Exercise instructions:
[a] Reproduce the sentencing appeal judgment below word for word, from "- [16]As to" up to and including "maximum penalty material?".
[b] According to the sentencing appeal judgment below, for how long did the applicant traffic in methylamphetamine?

* start Text to read *

Applicant’s submissions
- [15]The effect of the applicant’s submissions in this Court is that, when all factors in mitigation were considered, including the delay before the applicant was eventually sentenced during which the applicant showed positive signs of rehabilitation and was not charged with any further offences, the requirement that the applicant serve 21 months in custody before being eligible for parole meant that the sentence was neither just nor appropriate.
- [16]As to the second ground of appeal, the applicant’s counsel conceded that the only reference to the incorrect maximum penalty was in the statement of facts but it had significance as it was mandatory for a court in sentencing an offender to have regard to the maximum penalty prescribed for the offence (pursuant to s 9(2)(b) of the Penalties and Sentences Act 1992).
Was the misstatement as to the maximum penalty material?
- [17]The maximum penalty was not a matter on which there was any express discussion during the sentencing hearing and all comparable authorities that were relied on by the prosecutor before the sentencing judge related to trafficking when the maximum penalty was 25 years’ imprisonment. Those authorities were R v Connolly [2016] QCA 132, R v McLean [2021] QCA 70 and R v Staines [2022] QCA 187. The prosecutor before the sentencing judge submitted those authorities supported a range of four to five years’ imprisonment for the drug offending with a further cumulative period of six months’ imprisonment for count 8. In respect of count 8, the prosecutor relied on Ross v Commissioner of Police (2019) 278 A Crim R 159. The applicant’s counsel before the sentencing judge did not demur from any of the authorities relied on by the prosecutor and accepted that a head sentence of four to five years’ imprisonment was appropriate for the applicant’s offending conduct. The focus of the submissions on behalf of the applicant before the sentencing judge was on the structure of the sentences to avoid the effect of s 156A of the Penalties and Sentences Act 1992.
- [18]In R v Kelly [2018] QCA 307 the sentencing judge was informed by the prosecutor that the maximum penalty for all counts was 14 years’ imprisonment when the maximum penalty for counts 1 and 2 was 12 years and it was only for count 3 that it was 14 years. In that case, it was held (at [10]) that a misapprehension of the maximum penalty for an offence was a material error which vitiated the sentencing decision and required consideration to be given on appeal to the re-exercise of the sentencing discretion.
- [19]As there was no dispute between the parties before the sentencing judge based on applying the comparable authorities for trafficking when the maximum penalty was 25 years’ imprisonment (which was the maximum that applied to the applicant’s trafficking offence), the misstatement in the prosecutor’s written submissions as to the maximum penalty was not material in the circumstances of the sentencing of the applicant. The applicant does not succeed on this ground of appeal.
Was the sentence manifestly excessive?
- [20]The applicant argues that the sentence was manifestly excessive due to the custodial component of almost 21 months before being eligible for parole.
- [21]It was apparent from the applicant’s criminal history and the Community Corrections’ report that the applicant had a problem with illicit substance abuse when he committed the trafficking offence. He was a mature offender who trafficked in methylamphetamine for almost five months. The sentence imposed for count 1 was at the lower end of the sentencing range supported by the authorities put before the sentencing judge. As the sentence imposed for count 1 reflected the criminality of the applicant for all the offending for which he was being sentenced, he was effectively given a sentence a little less than four years’ imprisonment for the trafficking alone. It was beneficial for him that the sentence imposed for count 8 was imposed concurrently rather than cumulatively. See Ross at [43] and [60]-[63]. Because of the nature of the offence of contravening order about device information from digital device that was the subject of the observation in Ross at [43], the Court in R v Wilson [2023] QCA 132 at [34] noted there were good reasons in the circumstances of the offending in that case for the sentence imposed on that offence to be cumulative on the other sentences.

* end Text to read *
* start Raw data *

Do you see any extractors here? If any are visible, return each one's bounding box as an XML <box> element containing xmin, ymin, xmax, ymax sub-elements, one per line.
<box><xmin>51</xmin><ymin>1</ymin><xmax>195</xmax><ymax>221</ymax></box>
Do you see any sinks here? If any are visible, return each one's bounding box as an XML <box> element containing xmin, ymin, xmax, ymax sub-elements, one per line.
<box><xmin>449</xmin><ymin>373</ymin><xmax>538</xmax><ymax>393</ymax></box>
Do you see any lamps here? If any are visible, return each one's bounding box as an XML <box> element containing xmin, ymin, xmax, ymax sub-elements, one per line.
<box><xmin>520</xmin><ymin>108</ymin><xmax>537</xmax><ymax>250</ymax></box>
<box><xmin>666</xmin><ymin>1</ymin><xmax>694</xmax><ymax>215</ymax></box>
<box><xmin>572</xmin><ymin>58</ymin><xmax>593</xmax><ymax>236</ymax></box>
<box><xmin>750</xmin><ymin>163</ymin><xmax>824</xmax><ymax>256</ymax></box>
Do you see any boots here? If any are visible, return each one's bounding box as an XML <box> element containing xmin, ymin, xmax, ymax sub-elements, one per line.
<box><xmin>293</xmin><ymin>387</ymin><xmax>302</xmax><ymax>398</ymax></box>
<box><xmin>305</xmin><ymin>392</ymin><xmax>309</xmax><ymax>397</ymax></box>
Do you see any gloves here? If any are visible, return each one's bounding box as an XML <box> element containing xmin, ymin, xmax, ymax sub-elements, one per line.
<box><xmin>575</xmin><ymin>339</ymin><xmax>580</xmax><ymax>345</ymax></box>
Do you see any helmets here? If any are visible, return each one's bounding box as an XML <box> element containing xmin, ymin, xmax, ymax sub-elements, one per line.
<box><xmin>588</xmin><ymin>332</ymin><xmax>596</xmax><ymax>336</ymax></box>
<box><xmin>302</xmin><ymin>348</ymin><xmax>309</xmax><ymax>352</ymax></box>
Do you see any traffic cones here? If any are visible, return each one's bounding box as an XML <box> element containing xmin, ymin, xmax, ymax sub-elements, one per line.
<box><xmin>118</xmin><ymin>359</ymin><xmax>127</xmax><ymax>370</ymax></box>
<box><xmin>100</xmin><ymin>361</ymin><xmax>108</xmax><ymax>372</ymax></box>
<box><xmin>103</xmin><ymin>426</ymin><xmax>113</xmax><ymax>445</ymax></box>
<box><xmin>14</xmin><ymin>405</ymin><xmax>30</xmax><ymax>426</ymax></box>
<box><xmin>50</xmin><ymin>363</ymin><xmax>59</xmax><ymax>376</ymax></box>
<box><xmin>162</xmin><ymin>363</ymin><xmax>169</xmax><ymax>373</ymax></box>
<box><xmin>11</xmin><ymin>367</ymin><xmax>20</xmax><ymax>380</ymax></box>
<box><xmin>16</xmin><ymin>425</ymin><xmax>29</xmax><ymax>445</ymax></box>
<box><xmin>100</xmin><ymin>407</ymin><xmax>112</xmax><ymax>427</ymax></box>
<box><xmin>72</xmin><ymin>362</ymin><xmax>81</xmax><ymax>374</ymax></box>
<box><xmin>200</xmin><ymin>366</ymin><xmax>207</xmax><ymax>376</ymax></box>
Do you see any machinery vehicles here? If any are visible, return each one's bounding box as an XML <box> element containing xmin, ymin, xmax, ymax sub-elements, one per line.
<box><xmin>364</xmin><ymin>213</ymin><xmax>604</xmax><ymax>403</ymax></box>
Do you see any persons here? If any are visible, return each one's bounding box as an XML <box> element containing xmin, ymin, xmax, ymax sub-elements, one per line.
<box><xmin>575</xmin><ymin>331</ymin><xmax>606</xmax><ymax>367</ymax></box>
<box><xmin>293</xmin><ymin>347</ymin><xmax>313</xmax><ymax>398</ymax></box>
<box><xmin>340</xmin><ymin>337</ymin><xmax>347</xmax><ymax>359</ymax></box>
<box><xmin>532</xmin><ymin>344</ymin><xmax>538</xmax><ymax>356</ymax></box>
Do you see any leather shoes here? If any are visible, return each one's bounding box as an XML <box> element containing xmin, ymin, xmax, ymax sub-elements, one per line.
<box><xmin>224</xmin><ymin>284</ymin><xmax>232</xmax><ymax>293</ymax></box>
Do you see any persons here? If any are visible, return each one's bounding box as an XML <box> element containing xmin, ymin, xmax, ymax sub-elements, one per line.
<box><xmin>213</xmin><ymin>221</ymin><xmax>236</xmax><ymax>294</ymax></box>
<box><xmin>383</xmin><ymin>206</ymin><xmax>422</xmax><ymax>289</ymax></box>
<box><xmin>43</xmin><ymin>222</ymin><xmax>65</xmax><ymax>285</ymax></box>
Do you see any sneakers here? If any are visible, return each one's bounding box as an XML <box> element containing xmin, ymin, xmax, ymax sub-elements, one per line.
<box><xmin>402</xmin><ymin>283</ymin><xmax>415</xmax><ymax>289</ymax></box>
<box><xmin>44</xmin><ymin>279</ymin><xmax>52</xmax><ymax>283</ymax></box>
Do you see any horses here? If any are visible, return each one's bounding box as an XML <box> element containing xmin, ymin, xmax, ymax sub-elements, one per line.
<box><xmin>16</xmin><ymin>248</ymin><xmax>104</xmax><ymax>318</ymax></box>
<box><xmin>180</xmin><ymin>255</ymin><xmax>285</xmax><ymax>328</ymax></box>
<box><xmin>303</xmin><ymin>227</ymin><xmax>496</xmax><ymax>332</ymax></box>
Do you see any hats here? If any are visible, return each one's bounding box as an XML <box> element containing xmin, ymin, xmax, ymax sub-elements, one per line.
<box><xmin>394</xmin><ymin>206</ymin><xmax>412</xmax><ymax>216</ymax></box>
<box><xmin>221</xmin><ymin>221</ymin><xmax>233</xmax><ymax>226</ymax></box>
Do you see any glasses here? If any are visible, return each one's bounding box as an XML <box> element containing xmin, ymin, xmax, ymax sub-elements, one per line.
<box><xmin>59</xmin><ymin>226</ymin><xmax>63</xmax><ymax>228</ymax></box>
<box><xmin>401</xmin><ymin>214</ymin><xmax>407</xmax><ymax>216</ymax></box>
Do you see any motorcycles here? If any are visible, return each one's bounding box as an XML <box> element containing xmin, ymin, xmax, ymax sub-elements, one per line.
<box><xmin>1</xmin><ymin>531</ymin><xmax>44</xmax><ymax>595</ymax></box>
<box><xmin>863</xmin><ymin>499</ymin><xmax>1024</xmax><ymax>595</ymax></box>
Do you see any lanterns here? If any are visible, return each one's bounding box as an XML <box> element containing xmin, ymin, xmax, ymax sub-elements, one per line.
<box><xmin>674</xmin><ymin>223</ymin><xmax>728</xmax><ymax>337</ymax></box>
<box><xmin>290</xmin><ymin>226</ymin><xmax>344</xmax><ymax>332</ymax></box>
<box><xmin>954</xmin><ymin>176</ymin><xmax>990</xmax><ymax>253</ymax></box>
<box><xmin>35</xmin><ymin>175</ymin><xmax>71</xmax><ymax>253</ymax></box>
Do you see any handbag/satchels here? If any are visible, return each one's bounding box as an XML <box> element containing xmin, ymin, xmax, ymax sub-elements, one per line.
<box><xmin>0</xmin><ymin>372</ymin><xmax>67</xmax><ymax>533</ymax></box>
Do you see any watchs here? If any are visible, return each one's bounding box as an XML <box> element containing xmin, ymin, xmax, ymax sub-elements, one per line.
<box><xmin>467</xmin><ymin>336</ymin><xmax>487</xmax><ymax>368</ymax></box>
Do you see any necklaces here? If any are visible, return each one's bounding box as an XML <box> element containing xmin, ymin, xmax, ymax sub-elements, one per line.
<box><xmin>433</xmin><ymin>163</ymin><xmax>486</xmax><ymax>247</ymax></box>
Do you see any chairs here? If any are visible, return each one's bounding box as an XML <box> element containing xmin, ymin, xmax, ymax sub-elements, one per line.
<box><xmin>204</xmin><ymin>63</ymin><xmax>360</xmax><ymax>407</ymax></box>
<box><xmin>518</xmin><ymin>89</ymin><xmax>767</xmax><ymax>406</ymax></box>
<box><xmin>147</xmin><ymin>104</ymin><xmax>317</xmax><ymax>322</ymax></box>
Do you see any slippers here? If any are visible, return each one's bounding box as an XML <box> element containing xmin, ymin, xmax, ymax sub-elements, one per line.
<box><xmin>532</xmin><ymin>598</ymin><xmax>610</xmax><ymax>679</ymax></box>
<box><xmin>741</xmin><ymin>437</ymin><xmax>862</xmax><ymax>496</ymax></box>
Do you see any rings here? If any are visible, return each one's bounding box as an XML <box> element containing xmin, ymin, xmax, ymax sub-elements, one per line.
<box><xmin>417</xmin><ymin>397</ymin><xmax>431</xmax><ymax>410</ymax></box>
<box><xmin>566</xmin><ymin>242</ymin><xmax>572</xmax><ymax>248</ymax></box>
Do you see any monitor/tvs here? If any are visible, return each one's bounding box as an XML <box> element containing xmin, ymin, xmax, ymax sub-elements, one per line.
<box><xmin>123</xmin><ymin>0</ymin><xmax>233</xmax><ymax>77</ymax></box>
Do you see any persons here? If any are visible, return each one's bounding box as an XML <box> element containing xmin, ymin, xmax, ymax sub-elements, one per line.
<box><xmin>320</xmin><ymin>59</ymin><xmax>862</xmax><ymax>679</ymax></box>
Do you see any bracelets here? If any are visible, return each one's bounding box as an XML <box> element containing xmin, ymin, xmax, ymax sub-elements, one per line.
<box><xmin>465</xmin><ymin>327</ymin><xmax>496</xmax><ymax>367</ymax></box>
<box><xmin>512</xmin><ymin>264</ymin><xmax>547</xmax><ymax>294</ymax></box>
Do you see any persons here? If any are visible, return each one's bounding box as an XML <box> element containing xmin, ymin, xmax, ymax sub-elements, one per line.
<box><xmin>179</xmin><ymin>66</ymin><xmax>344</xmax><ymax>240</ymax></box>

* end Raw data *

Full solutions:
[a]
- [16]As to the second ground of appeal, the applicant’s counsel conceded that the only reference to the incorrect maximum penalty was in the statement of facts but it had significance as it was mandatory for a court in sentencing an offender to have regard to the maximum penalty prescribed for the offence (pursuant to s 9(2)(b) of the Penalties and Sentences Act 1992).
Was the misstatement as to the maximum penalty material?

[b] Almost five months.